憎悪には真実がふくまれる。美は建物の正面だ。
一週間以内に返すよ。
とげに忠実であれ
酒壜に忠実であれ
ホテルの部屋の老人たちの声に忠実であれ
この二、三日、ろくなものをくっていないんだ。
ロニー。
笑いや死の恐怖に忠実であれ。
乳脂肪をとるな。
痩せろよ。準備しろよ。
ロニー、胃のなかになにかを入れさせてくれ、そうすれば立ち向かうことが
できる。
ひとりで死ぬこと、そして準備すれば驚かないですむ、
あれは策略さ。
ロニー、たのむよ----
きみが耳にする荘重な泣き声は
われわれのためではない
だろう。
そうは思わないよ、ロニー。
数世紀の嘘、愛の嘘、
ソクラテスとブレークとキリストの嘘は
きみの仲間になり、決して終わらない死の
墓石となるだろう。
ロニー、おれの詩は「ニューヨーク・クォータリー」から
送り返されてきたんだよ。
それがみんなが泣く理由さ、
なにも知らずに。
それはあの騒音どものことかね、とおれはいった、
糞くらえ。
中上哲夫訳『ブコウスキー詩集』(新宿書房)より。
○よっぱらいのたわごとというが、ロニーはかなりできあがっていて、言っていることが飛躍したり意味不明だったりしている。
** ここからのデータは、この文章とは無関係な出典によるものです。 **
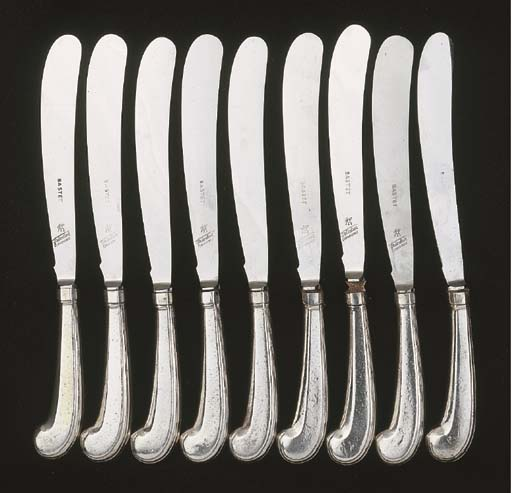 Nine pistol handled knives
「おれ」はどうしても五ドルを借りたいので、事情を説明しながら根気よくつきあっているが、ロニーは聞く耳をもたない様子。このいきちがいの会話の面白さが、この詩の味わいで、最後まで話がかみあわないが、「おれ」がロニーの言葉に勝手に話をあわせるところで落ちがついている。酔った勢いでいかにも「詩的」なことを言うロニーを登場させて、作者がいわゆる預言者風「詩人」をからかっているところも面白い。